As SEO experts, we use many tools on a daily basis and we can get different outputs with each tool. Crawling tools are undoubtedly the most important ones among these. This is because, we can run a crawl on certain pages or a whole website using crawling tools, and we can quickly detect technical problems or deficiencies through the outputs provided by the relevant tool. Some of these crawling tools are desktop applications, while others run cloud-based. You need to download desktop tools to your computer to use them and they use your computer's hardware while crawling. But you don't need to download cloud-based crawling tools like Deepcrawl to your computer. Just go to deepcrawl.com and log in with your username and password. Your computer's hardware is not used while running a crawl with Deepcrawl and similar tools. The process here takes place entirely on Deepcrawl servers.

In this content, we will try to address all the details about Deepcrawl. Let's start with how you can start a crawl for your website first.

How to Start a Crawl Using Deepcrawl

After logging in to deepcrawl.com with your username or e-mail address and password, you will see the following screen. To start a crawl, you must first click on the "New Project" button in the upper-right part of the page.

Here you will see the "Domain" screen, which is the first part of the crawl initiating process. Just enter the name of the domain in the first field and the name of the project in the second one. Then, if necessary, you can also activate the Javascript rendering setting. After completing these steps, click on the "Save and Continue" button.

Then you will see the second part, the "Sources" screen. I will try to explain the settings here and what they do one by one.

1) Website: Here, you can enable all sub-domains to be crawled, as well as HTTP and HTTPS pages.

2) Sitemaps: After entering the domain on the first screen, Deepcrawl finds the sitemaps of your website. Make sure that sitemaps are selected so that no URL is overlooked. A different sitemap can be uploaded here or any sitemap you want can be included.

3) Backlinks: Here, you can use the Majestic tool to include the URLs that you obtain backlinks from in the crawl, or you can upload a manual backlink list. Also, when you add this field in the crawl, you may also see outputs containing backlink data in some reports.

4) Google Search Console: Here, you can also include Search Console data in the crawl by selecting the Search Console property. Thus, you minimize the possibility of pages going unnoticed which are not linked from within the site or which Deepcrawl bots cannot access for various reasons. If you cannot view your properties in this area, you can add your Google account with your Search Console property in the upper right section of the page.

5) Analytics: You can also select your Analytics account here.
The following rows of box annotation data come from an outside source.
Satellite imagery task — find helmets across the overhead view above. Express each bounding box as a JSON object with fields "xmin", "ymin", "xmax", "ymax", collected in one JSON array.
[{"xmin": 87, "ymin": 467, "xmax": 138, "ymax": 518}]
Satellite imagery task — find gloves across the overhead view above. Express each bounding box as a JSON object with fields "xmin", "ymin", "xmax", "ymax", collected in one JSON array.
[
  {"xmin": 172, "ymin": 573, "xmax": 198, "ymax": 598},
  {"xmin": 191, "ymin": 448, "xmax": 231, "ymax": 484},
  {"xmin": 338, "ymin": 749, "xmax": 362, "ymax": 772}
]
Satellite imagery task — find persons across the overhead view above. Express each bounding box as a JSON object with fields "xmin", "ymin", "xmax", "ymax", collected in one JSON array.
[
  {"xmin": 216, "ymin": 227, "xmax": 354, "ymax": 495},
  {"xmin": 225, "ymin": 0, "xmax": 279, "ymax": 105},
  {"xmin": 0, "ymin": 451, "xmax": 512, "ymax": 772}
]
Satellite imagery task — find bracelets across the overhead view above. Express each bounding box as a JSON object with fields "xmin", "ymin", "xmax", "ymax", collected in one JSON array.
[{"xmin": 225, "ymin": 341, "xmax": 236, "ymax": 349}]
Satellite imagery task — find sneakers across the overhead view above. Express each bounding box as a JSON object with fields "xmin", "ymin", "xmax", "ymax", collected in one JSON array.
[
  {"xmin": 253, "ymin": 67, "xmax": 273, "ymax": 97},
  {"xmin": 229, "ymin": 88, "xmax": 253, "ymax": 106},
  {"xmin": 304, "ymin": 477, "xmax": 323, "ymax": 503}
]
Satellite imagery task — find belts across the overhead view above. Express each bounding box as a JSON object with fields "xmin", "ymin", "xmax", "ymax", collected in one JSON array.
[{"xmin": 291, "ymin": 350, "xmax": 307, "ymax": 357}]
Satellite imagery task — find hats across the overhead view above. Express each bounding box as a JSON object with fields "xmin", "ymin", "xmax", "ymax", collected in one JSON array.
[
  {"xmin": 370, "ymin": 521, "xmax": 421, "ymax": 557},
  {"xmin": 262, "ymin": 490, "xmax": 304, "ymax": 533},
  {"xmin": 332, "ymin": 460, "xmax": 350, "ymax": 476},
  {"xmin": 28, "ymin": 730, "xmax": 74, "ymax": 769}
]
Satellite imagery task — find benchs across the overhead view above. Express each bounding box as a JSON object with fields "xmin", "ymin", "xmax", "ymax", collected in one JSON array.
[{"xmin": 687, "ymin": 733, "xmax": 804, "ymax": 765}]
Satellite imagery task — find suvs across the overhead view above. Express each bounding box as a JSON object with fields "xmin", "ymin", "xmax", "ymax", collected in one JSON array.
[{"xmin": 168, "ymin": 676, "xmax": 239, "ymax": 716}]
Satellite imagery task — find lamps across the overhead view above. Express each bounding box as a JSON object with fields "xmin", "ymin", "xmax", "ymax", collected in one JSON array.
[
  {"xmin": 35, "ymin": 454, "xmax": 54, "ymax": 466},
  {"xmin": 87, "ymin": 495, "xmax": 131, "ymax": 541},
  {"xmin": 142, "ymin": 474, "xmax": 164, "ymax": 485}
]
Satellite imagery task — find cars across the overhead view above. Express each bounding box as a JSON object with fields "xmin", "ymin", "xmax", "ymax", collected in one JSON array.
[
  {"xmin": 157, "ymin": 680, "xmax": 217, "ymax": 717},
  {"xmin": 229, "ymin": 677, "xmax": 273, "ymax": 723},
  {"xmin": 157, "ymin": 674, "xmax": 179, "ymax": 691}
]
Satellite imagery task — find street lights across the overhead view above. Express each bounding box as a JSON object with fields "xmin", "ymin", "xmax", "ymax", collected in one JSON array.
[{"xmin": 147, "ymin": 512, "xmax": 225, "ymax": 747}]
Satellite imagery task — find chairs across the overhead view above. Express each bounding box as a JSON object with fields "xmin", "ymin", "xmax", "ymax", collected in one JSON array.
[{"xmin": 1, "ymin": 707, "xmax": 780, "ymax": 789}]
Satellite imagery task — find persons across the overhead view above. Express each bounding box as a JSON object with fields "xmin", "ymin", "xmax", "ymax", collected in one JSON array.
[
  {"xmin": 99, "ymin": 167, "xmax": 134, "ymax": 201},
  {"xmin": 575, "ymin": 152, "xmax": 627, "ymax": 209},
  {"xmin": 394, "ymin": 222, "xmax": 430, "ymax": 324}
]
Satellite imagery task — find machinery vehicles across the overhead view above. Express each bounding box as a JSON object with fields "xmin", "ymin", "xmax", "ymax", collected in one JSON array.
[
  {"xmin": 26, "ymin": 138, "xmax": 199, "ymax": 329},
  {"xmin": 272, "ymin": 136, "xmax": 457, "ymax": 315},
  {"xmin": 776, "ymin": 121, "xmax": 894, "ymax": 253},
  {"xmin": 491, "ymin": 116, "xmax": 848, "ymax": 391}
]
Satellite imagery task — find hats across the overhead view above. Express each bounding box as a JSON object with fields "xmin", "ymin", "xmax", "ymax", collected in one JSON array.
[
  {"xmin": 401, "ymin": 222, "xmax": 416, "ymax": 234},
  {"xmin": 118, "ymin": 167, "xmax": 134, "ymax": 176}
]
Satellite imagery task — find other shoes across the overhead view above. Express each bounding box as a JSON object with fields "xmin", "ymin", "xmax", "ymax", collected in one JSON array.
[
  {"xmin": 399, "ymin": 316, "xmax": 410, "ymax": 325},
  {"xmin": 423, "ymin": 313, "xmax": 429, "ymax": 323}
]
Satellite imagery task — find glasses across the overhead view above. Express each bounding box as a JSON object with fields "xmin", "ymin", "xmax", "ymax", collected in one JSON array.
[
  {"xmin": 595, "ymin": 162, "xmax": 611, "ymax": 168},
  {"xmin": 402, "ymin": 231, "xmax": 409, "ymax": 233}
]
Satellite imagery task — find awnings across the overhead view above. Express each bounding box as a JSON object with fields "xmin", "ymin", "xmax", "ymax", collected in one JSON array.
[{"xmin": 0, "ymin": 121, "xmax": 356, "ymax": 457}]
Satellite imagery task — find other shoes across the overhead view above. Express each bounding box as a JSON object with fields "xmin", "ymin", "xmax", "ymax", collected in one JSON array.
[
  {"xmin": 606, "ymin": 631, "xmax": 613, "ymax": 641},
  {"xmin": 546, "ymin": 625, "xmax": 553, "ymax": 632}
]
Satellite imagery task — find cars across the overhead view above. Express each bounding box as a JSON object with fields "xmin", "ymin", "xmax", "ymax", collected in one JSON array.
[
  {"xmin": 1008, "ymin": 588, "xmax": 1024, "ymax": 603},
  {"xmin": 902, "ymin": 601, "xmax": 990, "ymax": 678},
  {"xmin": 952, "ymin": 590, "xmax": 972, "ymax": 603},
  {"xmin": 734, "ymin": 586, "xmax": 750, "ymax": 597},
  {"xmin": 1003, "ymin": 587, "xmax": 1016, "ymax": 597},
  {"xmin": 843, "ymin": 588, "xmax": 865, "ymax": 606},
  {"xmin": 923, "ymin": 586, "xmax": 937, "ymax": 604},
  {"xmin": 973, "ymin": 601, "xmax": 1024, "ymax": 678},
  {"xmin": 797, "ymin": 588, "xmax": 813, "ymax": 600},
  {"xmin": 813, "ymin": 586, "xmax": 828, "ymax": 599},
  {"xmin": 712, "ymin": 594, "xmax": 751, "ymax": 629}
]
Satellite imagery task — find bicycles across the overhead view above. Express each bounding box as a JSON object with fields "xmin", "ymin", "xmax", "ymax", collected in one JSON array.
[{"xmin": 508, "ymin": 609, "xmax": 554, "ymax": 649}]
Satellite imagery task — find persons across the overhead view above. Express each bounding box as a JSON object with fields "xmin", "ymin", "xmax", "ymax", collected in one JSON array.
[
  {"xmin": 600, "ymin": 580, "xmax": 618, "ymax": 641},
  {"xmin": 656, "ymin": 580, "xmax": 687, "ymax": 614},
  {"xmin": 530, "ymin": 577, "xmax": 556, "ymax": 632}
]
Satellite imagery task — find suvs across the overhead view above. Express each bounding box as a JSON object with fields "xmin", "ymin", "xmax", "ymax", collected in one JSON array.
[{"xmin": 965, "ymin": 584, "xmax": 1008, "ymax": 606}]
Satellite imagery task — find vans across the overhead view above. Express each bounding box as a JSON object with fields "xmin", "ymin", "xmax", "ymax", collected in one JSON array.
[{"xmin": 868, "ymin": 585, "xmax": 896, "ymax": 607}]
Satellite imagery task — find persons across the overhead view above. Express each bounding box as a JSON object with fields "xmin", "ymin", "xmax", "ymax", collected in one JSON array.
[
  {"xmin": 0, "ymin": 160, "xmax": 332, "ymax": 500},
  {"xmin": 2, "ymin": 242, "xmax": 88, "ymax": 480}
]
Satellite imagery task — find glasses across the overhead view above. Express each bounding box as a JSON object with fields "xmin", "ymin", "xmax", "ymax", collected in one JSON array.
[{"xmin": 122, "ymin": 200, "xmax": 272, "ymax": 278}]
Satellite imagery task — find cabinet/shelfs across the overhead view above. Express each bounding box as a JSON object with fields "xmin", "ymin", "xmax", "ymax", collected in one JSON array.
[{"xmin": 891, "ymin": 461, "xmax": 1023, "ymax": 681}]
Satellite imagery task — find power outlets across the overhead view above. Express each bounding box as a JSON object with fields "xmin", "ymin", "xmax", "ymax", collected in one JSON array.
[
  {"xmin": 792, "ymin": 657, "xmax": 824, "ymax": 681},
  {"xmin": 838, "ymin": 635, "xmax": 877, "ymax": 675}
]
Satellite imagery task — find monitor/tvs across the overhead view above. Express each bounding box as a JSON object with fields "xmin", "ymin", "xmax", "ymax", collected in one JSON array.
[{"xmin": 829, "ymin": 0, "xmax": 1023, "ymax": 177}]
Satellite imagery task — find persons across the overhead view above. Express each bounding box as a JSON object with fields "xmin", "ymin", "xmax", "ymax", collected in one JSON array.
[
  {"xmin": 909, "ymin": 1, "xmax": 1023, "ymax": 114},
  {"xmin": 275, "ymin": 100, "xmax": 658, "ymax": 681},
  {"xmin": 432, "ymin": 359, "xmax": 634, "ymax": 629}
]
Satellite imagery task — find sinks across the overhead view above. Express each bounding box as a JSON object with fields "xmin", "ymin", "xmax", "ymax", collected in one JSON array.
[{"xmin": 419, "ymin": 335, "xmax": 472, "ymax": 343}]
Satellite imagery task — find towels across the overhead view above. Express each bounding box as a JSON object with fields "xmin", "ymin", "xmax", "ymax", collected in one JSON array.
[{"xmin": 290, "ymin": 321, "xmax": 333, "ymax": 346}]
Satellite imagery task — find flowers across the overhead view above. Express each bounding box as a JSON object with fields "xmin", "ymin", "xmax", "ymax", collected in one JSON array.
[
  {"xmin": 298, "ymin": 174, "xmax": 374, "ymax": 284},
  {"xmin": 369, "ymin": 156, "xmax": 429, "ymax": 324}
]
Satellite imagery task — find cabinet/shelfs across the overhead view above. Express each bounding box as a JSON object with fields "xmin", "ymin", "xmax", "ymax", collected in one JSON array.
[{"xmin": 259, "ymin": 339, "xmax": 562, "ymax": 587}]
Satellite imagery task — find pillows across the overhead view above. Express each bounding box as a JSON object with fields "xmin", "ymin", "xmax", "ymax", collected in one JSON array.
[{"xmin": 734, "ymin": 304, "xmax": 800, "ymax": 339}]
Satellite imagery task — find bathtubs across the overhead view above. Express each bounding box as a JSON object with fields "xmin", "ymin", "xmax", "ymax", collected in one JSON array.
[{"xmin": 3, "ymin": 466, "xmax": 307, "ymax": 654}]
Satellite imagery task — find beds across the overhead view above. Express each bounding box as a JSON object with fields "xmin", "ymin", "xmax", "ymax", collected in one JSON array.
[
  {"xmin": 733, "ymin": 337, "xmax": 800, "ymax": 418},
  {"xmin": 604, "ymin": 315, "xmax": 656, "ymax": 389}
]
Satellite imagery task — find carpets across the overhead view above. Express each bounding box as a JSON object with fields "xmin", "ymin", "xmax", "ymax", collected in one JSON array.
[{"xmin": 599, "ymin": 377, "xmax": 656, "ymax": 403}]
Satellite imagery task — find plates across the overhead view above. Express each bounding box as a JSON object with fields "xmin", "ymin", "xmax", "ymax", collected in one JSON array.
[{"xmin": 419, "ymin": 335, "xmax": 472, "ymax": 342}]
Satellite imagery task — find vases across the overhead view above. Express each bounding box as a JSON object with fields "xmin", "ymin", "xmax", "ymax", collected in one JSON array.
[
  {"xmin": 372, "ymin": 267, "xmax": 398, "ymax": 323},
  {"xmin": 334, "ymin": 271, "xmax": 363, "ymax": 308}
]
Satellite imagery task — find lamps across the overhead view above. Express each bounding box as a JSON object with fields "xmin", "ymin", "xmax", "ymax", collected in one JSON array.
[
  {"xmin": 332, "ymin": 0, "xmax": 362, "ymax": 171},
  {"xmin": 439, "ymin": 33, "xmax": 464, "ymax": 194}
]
In this way, you will enable Deepcrawl bots to explore these pages as well, if you have pages that are not linked to your site. Furthermore, as a result of the crawl, you may also obtain outputs containing your Analytics data in some parts.

6) Log Summary: In this section, you can use the summary data of log file analysis tools such as splunk and Logz.io or manually upload your log files and include the data in the crawl.

7) URL Lists: Lastly, in this section, you can upload a manual list containing the URLs you want to be crawled.

Thus, we have gone over all the settings related to which resources will be included in the crawl. Once you adjust the necessary settings in this section, you can click the "Save and Continue" button at the lower part of the page again.

This will bring you to the third section, the “Limits” screen. In this section, you can specify the number of URLs to be crawled per second and the maximum total number of URLs to be crawled. When the limit specified in the subsection is reached, you can select one of the options to receive a notification or to complete the crawling process regardless. After adjusting the settings here, click the "Save and Continue" button once again.

This would bring you to the last and fourth section, the "Settings" screen. So far, we have made several important general adjustments. If you also want to view the advanced settings, you need to click the "Advanced Setting" button. Here, you can adjust several detailed settings including selecting additional domains or subdomains that you want to include in the crawl, setting the URL paths you want to be included or not included in the crawl, and selecting the user agent to run the crawl. Once you make all the adjustments, click on the "Start Crawl" button to initiate the crawl.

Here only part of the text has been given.